Saya memotong kue yang dibawa Erni – roti black forest yang di atasnya ditaburi meses.
Saya memberikan kepada Linda yang membuat kue itu, kepada Erni yang menjadi penggagas, kepada Dian yang menjadi pengumpul uang Lalu kepada Badliana yang motornya menjadi ‘angkutan umum’, kepada Yanti, Nisa.
Kemudian saya membagikan kepada rekan yang ada di ruangan P3M. Yapandi Ramli, Fahmi Ichwan, Setia, Zulfian, Ibrahim. Rekan kerja lain yang melintas di depan ruang juga dipanggil, ikut menikmati kue ulang tahun.

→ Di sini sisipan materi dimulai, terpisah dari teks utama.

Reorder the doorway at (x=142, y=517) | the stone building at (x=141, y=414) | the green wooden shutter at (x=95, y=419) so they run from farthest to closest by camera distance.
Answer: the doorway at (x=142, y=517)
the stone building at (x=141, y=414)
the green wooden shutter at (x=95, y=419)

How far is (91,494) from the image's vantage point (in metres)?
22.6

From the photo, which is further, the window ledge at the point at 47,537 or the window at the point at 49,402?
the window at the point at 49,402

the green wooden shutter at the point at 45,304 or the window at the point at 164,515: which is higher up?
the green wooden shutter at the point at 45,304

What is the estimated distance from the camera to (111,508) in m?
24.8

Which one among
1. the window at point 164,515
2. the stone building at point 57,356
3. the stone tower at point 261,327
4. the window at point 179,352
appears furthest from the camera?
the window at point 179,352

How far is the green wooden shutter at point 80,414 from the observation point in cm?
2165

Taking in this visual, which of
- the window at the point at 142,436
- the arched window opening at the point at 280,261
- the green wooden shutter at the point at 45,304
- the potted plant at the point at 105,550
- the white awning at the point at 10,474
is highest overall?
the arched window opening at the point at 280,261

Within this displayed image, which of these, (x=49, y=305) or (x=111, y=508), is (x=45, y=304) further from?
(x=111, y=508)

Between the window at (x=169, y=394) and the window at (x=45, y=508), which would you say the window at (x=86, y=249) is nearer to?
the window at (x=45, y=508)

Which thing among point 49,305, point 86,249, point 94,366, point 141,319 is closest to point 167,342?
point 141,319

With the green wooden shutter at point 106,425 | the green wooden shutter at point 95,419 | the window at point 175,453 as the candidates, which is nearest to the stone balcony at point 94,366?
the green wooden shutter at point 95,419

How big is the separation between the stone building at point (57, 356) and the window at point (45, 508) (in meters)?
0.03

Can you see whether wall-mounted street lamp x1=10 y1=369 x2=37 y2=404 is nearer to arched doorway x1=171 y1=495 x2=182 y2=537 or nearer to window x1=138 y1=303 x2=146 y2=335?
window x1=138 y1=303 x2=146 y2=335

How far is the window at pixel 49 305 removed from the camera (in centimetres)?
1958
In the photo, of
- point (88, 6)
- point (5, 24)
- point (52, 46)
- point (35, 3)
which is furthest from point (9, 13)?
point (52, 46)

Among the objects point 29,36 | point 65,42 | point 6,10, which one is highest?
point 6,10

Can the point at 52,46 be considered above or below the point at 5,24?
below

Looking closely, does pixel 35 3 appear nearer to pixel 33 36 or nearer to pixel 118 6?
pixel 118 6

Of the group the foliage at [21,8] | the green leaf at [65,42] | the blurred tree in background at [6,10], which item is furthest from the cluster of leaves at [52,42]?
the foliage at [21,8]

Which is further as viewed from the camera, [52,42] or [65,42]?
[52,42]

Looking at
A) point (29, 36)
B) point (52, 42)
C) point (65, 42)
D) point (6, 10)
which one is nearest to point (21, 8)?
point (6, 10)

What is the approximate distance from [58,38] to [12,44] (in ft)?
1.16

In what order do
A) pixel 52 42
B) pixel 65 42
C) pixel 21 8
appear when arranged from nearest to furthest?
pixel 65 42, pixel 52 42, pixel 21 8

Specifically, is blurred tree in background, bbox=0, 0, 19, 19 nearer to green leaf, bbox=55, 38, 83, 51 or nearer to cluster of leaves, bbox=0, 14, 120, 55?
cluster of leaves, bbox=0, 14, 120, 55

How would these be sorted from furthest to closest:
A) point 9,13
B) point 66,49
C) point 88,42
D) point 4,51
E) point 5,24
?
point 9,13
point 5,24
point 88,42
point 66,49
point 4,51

Saya mengajak mereka itu makan kue, karena saya ingin membuat mereka mengingatkan saya, bahwa saya harus memperhatikan orang lain selalu. Sewajarnya saya membalas perhatian itu kepada Erni dan kawan-kawan, serta kepada orang lain juga.

TERIMA KASIH JUGA KEPADA; PROF DR. JAMES T. COLLINS YANG MENGUCAPKAN SELAMAT ULANG TAHUN PERTAMA SEKALI SAAT KAMI BERTEMU DI HOTEL KARTIKA TANGGAL 8 APRIL 2008. TERIMA KASIH JUGA KEPADA HAIRUL BARIYAH (ISTRI SAYA). DEDI ARI ASFAR, EVI FLAVIA (IDRD), AMALIA IRFANI, JUNIAWATI, DLL.
MOHON DOA SEMOGA SAYA BISA MEMANFAATKAN SISA UMUR DENGAN SEBAIK-BAIKNYA.